I am weary of AT&T's recent marketing barrage that boasts of impressive
download speeds.

Seriously. When was the last time you heard anyone complain about downloads
taking too long on AT&T? Even the above referenced study defines 'reliability'
as 'the likelihood that a user can connect to the Internet at a reasonable
speed.'

Like I give a crap.

AT&T's plain and simple problem is call reliability. Not download speeds. Not
the ability to make or sustain a broadband connection.
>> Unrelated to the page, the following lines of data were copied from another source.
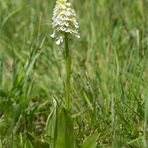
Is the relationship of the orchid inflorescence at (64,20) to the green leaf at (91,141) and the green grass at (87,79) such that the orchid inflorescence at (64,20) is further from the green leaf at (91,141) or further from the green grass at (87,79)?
the green leaf at (91,141)

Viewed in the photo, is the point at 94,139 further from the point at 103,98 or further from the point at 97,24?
the point at 97,24

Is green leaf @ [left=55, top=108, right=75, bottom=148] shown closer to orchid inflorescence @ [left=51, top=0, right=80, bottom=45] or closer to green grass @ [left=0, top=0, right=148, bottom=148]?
green grass @ [left=0, top=0, right=148, bottom=148]

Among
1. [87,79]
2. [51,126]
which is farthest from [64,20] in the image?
[87,79]

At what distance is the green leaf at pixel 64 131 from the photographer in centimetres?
155

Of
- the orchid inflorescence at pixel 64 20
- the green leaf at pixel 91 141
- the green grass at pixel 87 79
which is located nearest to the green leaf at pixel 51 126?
the green grass at pixel 87 79

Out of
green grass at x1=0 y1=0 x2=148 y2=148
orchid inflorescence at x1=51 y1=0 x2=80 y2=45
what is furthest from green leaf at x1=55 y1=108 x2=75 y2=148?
orchid inflorescence at x1=51 y1=0 x2=80 y2=45

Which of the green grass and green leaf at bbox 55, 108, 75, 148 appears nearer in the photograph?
green leaf at bbox 55, 108, 75, 148

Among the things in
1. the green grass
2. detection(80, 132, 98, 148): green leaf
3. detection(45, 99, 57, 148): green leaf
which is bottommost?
detection(80, 132, 98, 148): green leaf

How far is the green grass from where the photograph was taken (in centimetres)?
181

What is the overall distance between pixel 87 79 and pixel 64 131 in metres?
0.53

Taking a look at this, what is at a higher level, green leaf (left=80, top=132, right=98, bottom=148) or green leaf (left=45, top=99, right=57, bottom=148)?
green leaf (left=45, top=99, right=57, bottom=148)

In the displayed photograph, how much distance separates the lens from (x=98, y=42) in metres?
2.76

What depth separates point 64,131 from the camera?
5.17 ft

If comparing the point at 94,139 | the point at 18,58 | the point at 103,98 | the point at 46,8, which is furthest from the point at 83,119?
the point at 46,8
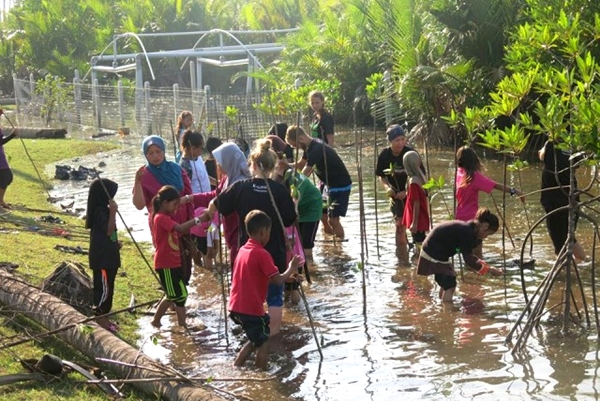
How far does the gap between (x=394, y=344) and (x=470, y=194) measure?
2688 mm

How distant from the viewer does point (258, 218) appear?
7832mm

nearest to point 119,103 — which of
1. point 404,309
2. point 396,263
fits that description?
point 396,263

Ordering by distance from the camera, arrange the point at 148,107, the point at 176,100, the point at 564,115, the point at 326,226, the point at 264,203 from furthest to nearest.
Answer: the point at 148,107 < the point at 176,100 < the point at 326,226 < the point at 264,203 < the point at 564,115

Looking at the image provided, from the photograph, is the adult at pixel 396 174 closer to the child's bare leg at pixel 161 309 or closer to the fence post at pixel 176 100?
the child's bare leg at pixel 161 309

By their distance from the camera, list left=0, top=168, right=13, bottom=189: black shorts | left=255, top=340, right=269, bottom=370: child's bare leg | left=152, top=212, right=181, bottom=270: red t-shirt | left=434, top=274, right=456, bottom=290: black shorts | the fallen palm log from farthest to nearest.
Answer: left=0, top=168, right=13, bottom=189: black shorts, left=434, top=274, right=456, bottom=290: black shorts, left=152, top=212, right=181, bottom=270: red t-shirt, left=255, top=340, right=269, bottom=370: child's bare leg, the fallen palm log

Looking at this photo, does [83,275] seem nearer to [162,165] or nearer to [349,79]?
[162,165]

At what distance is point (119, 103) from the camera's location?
3047cm

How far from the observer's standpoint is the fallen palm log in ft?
22.8

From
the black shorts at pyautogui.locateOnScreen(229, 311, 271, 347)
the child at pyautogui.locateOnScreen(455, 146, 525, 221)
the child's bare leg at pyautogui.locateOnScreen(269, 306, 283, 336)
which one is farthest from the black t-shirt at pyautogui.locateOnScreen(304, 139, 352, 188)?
the black shorts at pyautogui.locateOnScreen(229, 311, 271, 347)

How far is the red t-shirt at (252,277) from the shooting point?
25.6 feet

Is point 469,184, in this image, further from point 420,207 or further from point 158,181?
point 158,181

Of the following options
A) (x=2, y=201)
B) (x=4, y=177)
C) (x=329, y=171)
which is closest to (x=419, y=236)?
(x=329, y=171)

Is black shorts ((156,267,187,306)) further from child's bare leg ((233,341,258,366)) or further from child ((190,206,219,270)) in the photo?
child ((190,206,219,270))

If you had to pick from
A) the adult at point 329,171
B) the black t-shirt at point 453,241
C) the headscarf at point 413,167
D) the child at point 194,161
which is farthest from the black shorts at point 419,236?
the child at point 194,161
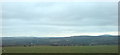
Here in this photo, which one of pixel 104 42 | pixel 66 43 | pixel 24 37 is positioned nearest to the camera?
pixel 24 37

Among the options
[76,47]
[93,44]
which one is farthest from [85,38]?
[93,44]

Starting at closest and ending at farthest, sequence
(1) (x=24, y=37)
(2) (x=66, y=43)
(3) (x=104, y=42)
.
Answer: (1) (x=24, y=37) → (2) (x=66, y=43) → (3) (x=104, y=42)

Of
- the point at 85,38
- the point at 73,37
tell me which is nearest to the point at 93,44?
the point at 85,38

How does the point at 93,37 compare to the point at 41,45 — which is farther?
the point at 41,45

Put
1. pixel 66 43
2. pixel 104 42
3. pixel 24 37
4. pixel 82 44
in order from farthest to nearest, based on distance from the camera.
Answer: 1. pixel 104 42
2. pixel 82 44
3. pixel 66 43
4. pixel 24 37

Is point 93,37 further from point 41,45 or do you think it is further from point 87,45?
point 41,45

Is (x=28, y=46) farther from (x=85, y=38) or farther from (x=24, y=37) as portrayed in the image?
(x=85, y=38)

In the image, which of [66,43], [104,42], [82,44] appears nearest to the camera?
[66,43]

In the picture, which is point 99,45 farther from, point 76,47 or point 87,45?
point 76,47

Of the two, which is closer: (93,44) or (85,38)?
(85,38)
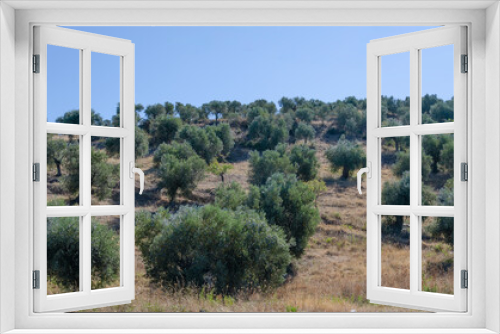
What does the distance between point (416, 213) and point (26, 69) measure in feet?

It's there miserably voice service that has me contemplating to leave my
beloved iPhone behind and run to pick up a Palm Pre on Verizon. For the
record, I think the Palm Pre is an inferior phone. But I'd like to be able to
make phone calls with some confidence that they will be completed.

------
gojomo
AT&T San Francisco 'reliability': 55%

That's the lowest 'reliability' number in the chart for any carrier, any
region. It's 23 points below AT&T's next-worse region, Denver, at 78%.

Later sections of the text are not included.